冷飞白眼神骤然一厉,先前那点慵懒瞬间被凛冽如刀的寒芒彻底取代,整个水墨空间的气温仿佛都随之骤降,“东瀛来的妖女,勾结内贼,跑到我种花大地来搅风弄雨,兴风作浪。”
他一步踏前,身影在黑白背景中拉出一道凌厉的残影,语气平淡却宣告着最终的判决,“你们,该死了。”
话音未落,也不见他如何作势,双手已如鬼魅般探出,精准地扣住了两人的脖颈。
下一刻,只听咔嚓两声轻微却令人心悸的脆响几乎同时迸发,那两双盛满惊恐的眸子瞬间失去了所有神采,彻底凝固在这幅由冷飞白主宰的生死墨卷之中。
冷飞白随手用双全手探入二人尸体上残留的记忆里,片刻便已摸清来龙去脉。
这二人不过是江湖散人,女的通过男的得了些零碎线索,便一心想寻那百年前幻术门祖师埋藏的珠宝金银。

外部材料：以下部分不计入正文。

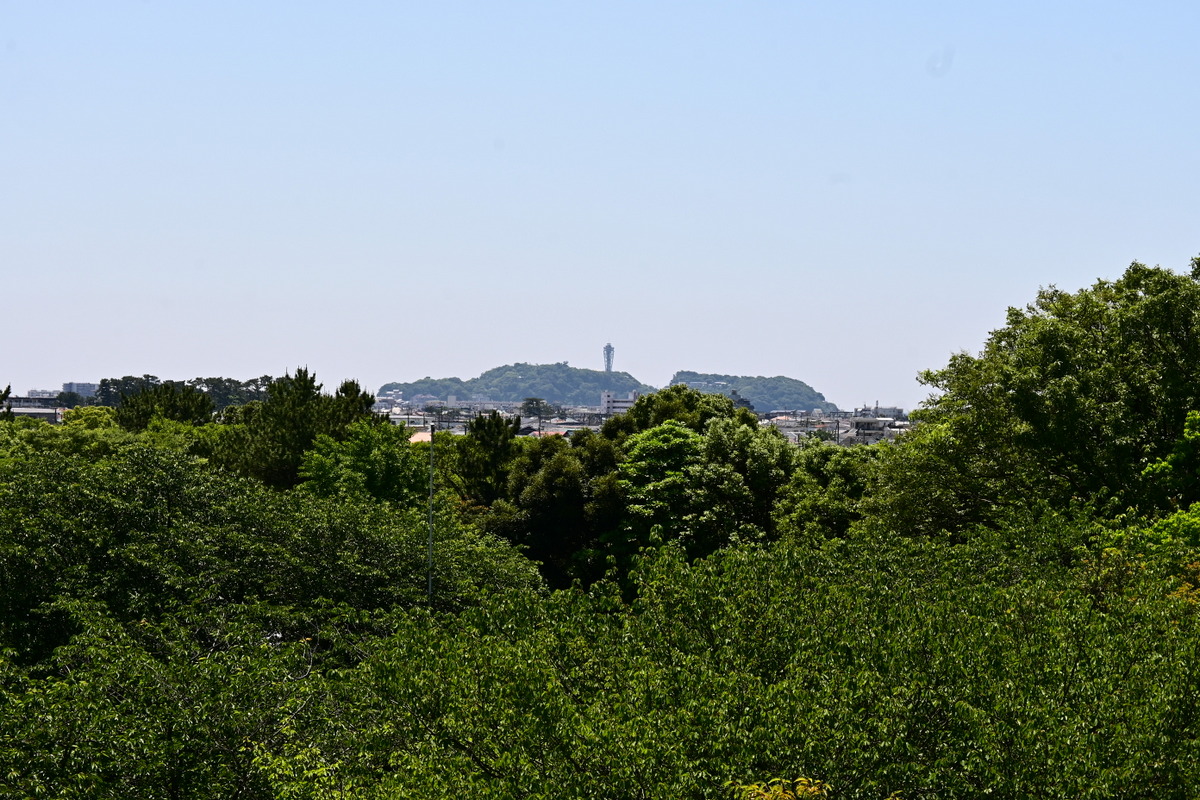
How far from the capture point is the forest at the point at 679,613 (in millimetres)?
12000

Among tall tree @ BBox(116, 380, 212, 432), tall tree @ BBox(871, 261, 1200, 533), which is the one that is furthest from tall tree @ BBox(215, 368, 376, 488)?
tall tree @ BBox(871, 261, 1200, 533)

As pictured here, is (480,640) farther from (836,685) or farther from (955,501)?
(955,501)

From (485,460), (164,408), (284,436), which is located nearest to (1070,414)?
(485,460)

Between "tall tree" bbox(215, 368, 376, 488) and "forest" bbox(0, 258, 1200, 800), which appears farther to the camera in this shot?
"tall tree" bbox(215, 368, 376, 488)

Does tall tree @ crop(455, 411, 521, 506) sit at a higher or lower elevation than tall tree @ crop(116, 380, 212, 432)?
lower

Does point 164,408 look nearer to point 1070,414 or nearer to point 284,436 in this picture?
point 284,436

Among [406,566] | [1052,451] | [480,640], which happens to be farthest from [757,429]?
[480,640]

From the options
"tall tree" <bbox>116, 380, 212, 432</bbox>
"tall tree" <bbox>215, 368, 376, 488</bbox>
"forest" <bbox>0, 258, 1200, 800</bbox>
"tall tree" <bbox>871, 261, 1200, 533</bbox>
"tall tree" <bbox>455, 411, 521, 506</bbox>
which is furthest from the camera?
"tall tree" <bbox>116, 380, 212, 432</bbox>

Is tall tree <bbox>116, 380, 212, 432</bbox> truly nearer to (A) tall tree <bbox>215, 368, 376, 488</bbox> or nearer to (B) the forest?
(A) tall tree <bbox>215, 368, 376, 488</bbox>

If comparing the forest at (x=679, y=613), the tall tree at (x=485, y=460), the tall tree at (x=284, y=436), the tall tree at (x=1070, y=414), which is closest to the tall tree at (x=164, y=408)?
the tall tree at (x=284, y=436)

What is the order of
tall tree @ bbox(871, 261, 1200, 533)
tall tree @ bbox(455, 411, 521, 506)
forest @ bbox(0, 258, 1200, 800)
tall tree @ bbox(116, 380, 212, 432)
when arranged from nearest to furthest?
forest @ bbox(0, 258, 1200, 800), tall tree @ bbox(871, 261, 1200, 533), tall tree @ bbox(455, 411, 521, 506), tall tree @ bbox(116, 380, 212, 432)

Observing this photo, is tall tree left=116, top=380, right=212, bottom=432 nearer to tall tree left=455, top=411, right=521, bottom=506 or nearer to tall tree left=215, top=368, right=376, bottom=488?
tall tree left=215, top=368, right=376, bottom=488

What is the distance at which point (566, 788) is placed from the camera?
458 inches

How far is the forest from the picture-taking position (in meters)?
12.0
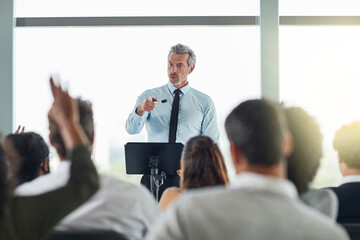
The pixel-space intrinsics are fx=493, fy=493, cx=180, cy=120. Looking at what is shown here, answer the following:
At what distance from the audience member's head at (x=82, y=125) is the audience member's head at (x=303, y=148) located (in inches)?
27.8

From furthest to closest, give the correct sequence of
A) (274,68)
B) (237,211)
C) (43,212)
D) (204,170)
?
(274,68)
(204,170)
(43,212)
(237,211)

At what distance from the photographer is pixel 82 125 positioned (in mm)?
1769

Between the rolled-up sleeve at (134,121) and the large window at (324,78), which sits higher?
the large window at (324,78)

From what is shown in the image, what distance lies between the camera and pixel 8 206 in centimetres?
136

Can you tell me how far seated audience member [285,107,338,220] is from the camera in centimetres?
172

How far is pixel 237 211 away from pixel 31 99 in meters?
4.86

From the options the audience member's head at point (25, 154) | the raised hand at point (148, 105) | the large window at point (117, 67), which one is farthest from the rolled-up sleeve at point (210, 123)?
the audience member's head at point (25, 154)

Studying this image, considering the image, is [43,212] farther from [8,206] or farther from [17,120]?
[17,120]

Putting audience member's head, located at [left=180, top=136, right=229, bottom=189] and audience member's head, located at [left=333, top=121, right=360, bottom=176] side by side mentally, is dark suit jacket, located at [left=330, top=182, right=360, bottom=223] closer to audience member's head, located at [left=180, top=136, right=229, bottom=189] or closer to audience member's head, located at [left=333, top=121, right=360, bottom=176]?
audience member's head, located at [left=333, top=121, right=360, bottom=176]

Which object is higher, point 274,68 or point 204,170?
point 274,68

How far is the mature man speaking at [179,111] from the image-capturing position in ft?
14.5

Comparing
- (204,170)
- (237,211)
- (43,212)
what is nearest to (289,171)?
(204,170)
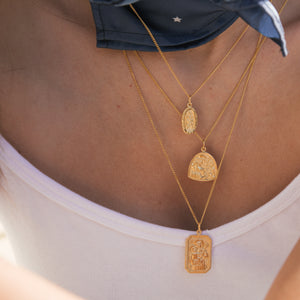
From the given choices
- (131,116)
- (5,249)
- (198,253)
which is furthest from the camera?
(5,249)

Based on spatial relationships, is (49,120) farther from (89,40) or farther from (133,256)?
(133,256)

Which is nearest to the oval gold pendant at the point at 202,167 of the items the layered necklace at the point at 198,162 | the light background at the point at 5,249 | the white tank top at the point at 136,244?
the layered necklace at the point at 198,162

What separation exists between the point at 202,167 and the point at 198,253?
0.70ft

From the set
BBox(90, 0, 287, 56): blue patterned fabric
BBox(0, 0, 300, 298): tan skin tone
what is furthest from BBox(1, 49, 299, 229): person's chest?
BBox(90, 0, 287, 56): blue patterned fabric

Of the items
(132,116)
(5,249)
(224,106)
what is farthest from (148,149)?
(5,249)

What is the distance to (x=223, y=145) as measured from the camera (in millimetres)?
1029

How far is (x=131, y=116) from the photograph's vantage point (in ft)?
3.35

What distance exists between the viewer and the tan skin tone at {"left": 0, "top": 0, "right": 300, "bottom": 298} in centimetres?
99

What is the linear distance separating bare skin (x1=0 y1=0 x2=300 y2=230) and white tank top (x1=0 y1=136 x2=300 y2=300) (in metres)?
0.05

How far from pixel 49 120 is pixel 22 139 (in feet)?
0.27

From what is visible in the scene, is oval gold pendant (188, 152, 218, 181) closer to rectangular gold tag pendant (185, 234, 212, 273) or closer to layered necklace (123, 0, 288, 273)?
layered necklace (123, 0, 288, 273)

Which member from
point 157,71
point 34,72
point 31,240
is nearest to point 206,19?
point 157,71

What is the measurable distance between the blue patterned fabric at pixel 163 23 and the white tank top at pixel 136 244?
378mm

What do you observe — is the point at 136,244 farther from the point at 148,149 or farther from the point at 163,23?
the point at 163,23
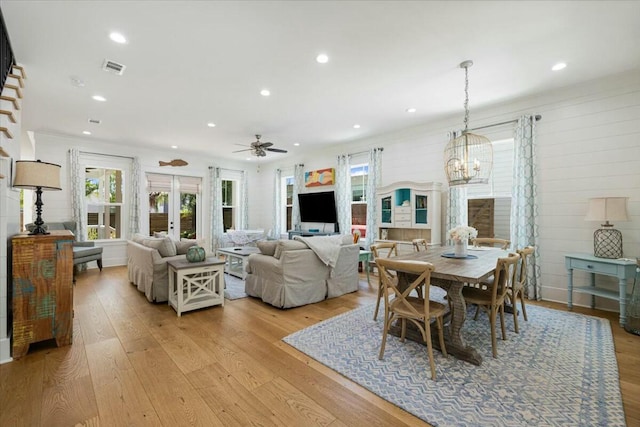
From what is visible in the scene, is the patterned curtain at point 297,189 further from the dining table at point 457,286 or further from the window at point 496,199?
the dining table at point 457,286

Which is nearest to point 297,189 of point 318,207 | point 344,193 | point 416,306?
point 318,207

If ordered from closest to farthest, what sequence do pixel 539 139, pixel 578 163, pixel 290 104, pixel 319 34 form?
1. pixel 319 34
2. pixel 578 163
3. pixel 539 139
4. pixel 290 104

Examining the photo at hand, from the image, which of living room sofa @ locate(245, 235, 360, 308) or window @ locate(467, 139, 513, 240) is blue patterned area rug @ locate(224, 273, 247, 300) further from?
window @ locate(467, 139, 513, 240)

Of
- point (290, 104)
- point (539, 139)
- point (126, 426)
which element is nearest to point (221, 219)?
point (290, 104)

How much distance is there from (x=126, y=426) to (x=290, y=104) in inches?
160

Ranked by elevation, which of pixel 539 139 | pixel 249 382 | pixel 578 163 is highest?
pixel 539 139

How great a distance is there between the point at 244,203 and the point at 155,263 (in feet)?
16.4

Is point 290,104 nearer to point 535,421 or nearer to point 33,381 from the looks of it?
point 33,381

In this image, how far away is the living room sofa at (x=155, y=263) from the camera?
3893 millimetres

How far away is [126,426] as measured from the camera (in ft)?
5.47

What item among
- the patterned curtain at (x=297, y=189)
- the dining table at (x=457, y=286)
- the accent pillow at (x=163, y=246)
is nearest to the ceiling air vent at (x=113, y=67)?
the accent pillow at (x=163, y=246)

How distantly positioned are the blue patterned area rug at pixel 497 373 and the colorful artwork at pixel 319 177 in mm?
4375

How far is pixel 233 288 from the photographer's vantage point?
4633 mm

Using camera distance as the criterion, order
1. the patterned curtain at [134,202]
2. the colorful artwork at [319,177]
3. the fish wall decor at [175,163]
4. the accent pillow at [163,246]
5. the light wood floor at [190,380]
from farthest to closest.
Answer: the fish wall decor at [175,163], the colorful artwork at [319,177], the patterned curtain at [134,202], the accent pillow at [163,246], the light wood floor at [190,380]
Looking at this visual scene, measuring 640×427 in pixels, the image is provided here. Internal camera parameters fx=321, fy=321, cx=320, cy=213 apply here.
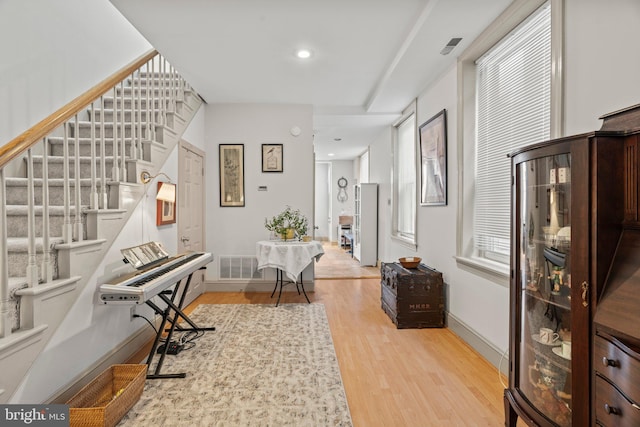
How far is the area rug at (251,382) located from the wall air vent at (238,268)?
4.18 feet

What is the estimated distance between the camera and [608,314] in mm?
1146

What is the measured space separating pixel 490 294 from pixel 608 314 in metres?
1.53

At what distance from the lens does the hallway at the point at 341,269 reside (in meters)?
5.81

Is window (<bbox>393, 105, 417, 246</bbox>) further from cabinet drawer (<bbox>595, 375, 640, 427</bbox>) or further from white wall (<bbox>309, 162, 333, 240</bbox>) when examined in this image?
white wall (<bbox>309, 162, 333, 240</bbox>)

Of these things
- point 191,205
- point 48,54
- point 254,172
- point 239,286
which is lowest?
point 239,286

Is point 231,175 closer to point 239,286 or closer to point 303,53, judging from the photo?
point 239,286

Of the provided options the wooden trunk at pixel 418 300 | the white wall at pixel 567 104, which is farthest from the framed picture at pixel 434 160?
the wooden trunk at pixel 418 300

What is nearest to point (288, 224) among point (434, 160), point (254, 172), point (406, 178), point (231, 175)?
Answer: point (254, 172)

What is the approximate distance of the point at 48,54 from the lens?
2.88 m

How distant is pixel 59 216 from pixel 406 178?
4.42m

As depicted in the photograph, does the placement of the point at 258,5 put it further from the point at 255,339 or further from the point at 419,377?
the point at 419,377

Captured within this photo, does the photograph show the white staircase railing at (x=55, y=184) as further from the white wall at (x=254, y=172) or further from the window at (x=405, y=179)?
the window at (x=405, y=179)

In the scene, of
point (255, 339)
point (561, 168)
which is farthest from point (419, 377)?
point (561, 168)

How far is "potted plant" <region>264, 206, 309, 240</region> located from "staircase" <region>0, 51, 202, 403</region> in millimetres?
1645
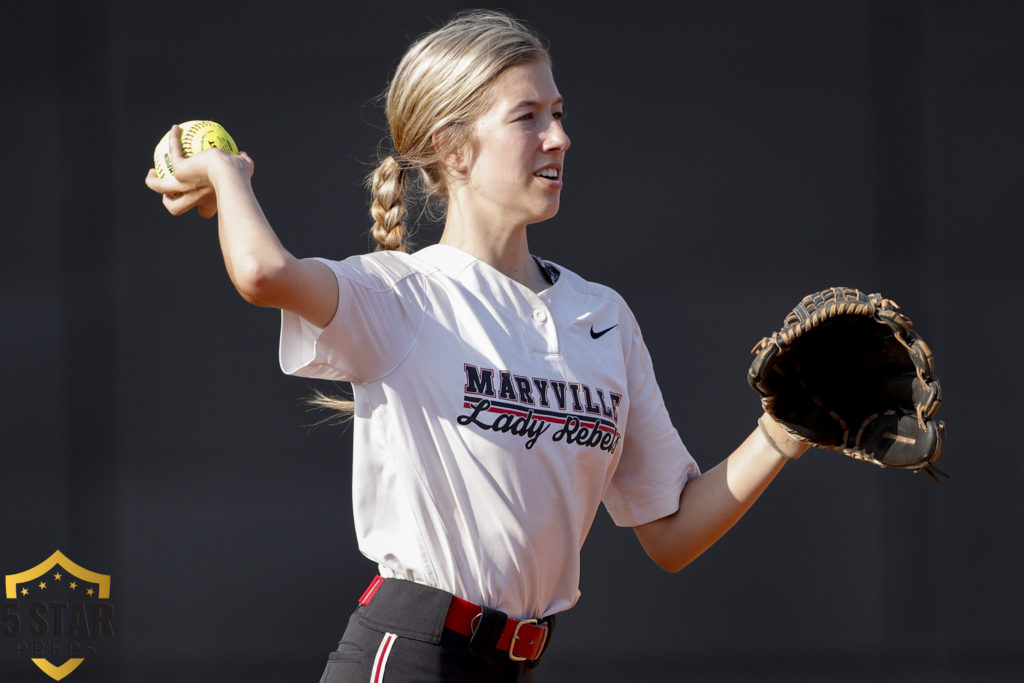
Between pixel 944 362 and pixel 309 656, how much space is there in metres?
2.22

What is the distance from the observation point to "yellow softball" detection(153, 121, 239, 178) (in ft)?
5.81

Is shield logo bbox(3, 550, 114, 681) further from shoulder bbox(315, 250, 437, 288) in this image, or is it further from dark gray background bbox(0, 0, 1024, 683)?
shoulder bbox(315, 250, 437, 288)

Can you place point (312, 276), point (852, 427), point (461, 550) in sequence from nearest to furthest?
point (312, 276) → point (461, 550) → point (852, 427)

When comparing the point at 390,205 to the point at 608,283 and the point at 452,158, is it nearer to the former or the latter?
the point at 452,158

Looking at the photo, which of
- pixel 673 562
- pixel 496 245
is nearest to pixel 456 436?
pixel 496 245

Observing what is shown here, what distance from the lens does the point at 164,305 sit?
3322 mm

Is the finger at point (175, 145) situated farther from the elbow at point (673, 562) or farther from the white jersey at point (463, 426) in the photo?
the elbow at point (673, 562)

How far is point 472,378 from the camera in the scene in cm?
171

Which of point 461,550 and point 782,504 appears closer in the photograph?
point 461,550

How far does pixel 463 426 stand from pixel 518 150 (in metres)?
0.51

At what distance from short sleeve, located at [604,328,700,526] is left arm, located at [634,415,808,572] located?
3 centimetres

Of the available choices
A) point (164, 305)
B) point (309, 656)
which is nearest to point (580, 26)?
point (164, 305)

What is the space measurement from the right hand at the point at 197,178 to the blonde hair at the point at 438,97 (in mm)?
400

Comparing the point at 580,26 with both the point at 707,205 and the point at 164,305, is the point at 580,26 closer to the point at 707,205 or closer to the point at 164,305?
the point at 707,205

至于旁的,对门派旧事、江湖恩怨、甚至国家大事皆是一概不知。
既无歹意,亦无威胁,冷飞白便不再耽搁,径直从石室暗格中取走了那只巴掌大小的乌木方盒,那才是真正记载着开启秘藏方法的物件。
只要找到五大门派的信物,就可以利用它找到宝藏。
冷飞白将盒子收入怀中,头也不回地离开了这座阴湿幽暗的洞窟。
一连半月过去,消息如风般传开。
江湖小栈的探子将冷飞白与全性休战的讯息递往四面八方,不过数日,各大门派皆已得信。
龙虎山、武当、少林、三一门……
那些日夜悬心、生怕这位年轻后背又掀起血雨腥风的正道领袖们,此时总算舒了口气。
门派中紧绷的气氛悄然缓和,不少长老甚至吩咐弟子置办些酒菜,打算小小庆贺一番。
可这轻松未能持续多久。当冷飞白提出的那份休战条件传到各派掌门耳中时,议事厅内顿时陷入一片诡异的寂静。
起初是错愕,随即有人摇头苦笑,有人扶额长叹,更有年轻气盛的弟子险些拍案而起,被身旁师长急急按住。
条件内容实在出人意料,全性要付出的代价也实在是少得可怜。
至于冷飞白托小栈给各大门派掌门带的话,也是一字不落、原原本本地传了过去。
这消息一散开,江湖上那些自诩老成持重的前辈们顿时有些哭笑不得。
才知道那位看似温润如玉、总是含笑行医的冷大夫,并非当真如表面那般永远斯文好说话。
他若真任性起来,简直是个不按常理出牌、叫人又气又无奈的主儿。
一时间,各派之间议论纷纷,有人摇头苦笑,有人暗自咋舌,都说往后对这位妙手医仙的冷大夫,恐怕得另眼相看了。
龙虎山上,天师张静清捏着刚刚送到手中的密信,垂眸细看片刻,嘴角忍不住轻轻一抽。
他抬起眼,目光落向侍立一旁的弟子张之维,将信纸往案前一搁,缓声问道,“之维,冷大夫让小栈传给为师的那些话……你怎么看?”
这话一出,侍立下首的张之维先是微微一怔,随即脸上也浮起几分哭笑不得的神色。